Dr. Oliver Wendell Holmes tells us how the members of the medical profession feel when the "poison-chalice" of their prescriptions is commended to their own lips; in other words, when the visitor becomes the visitee:

"Just change the time, the person, and the place
And be yourself the 'interesting case;'
You'll gain some knowledge which it's well to learn;
In future practice it may serve your turn.
Leeches, for instance – pleasing creatures quite;
Try them, and, bless you! don't you think they bite?
You raise a blister for the smallest cause,
And be yourself the great sublime it draws;
And, trust my statement, you will not deny
The worst of draughtsmen is your Spanish Fly.
It's mighty easy ordering when you please,
'Infusi Sennæ, capiat uncias tres';
It's mighty different when you quackle down
Your own three ounces of the liquid brown.
'Pilula Pulvis' – pleasant words enough,
When other jaws receive the shocking stuff;
But oh! what flattery can disguise the groan,
That meets the gulp which sends it through your own!"

"Ah! they are very busy and bustling here now, but they will all be still enough by-and-by," said a clergyman from the country, as he passed with his friend, for the first time, through Cortlandt-street into crowded Broadway, at its most peopled hour. "And," said our informant (the friend alluded to, who had lived in the Great Metropolis all his life), "I never before felt so forcibly, so sudden was the observation, and so fervent the expression of the speaker, the truth of his remark.

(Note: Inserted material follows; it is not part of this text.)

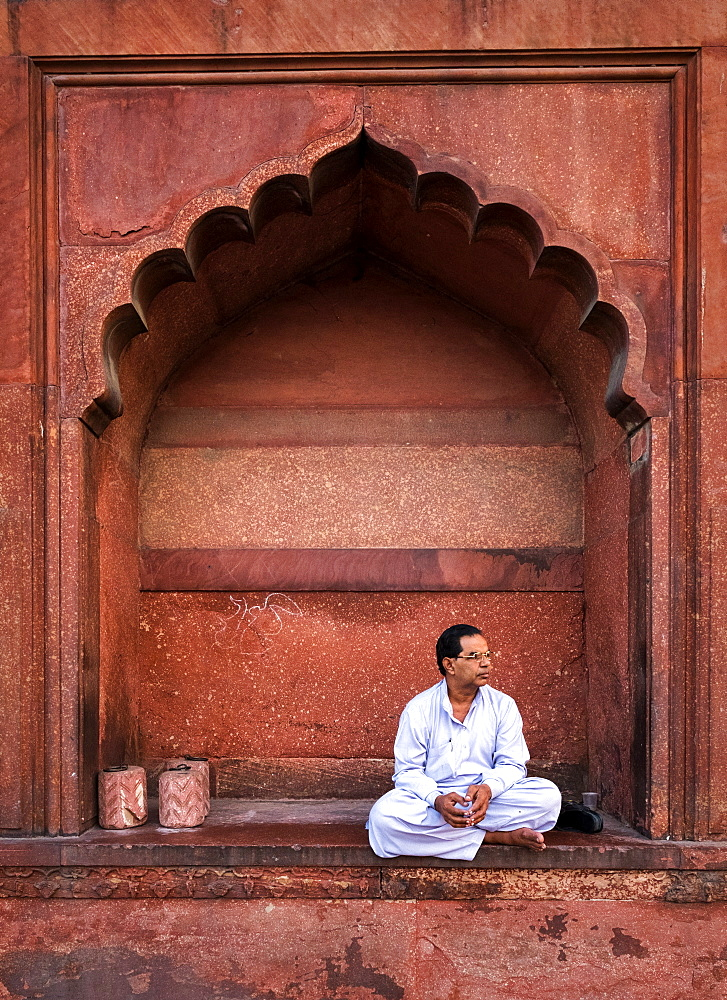 Portrait Muslim man in arch, Jama Masjid, one of the largest mosques in India.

To me, the scene before us was an every-day one; to him, spending his days in the calm retirement of the country, the crowd, the roaring of the wheels, the sumptuous vehicles of Wealth, and the bedizened trappings of Pride, presented a contrast so strong, that the exclamation which he made was forced from him by the overpowering thought: "Ye busy, hurrying throng, ye rich men, ye vain and proud men, where will all these things be, where will you be seventy years from now?" "After all," says Sydney Smith, "take some thoughtful moment of life, and add together two ideas of pride and of man: behold him, creature of a span high, stalking through infinite space, in all the grandeur of littleness. Perched on a speck of the universe, every wind of heaven strikes into his blood the coldness of death; his soul floats from his body like melody from the string. Day and night, as dust on the wheel, he is rolled along the heavens, through a labyrinth of worlds, and all the creations of God are flaming above and beneath. Is this a creature to make himself a crown of glory? to mock at his fellows, sprung from the dust to which they must alike return? Does the proud man not err? does he not suffer? does he not die? When he reasons, is he never stopped by difficulties? When he acts, is he never tempted by pleasures? When he lives, is he free from pain? when he dies can he escape the common grave? Pride is not the heritage of man. Humility should dwell with Frailty, and atone for ignorance, error, and imperfection."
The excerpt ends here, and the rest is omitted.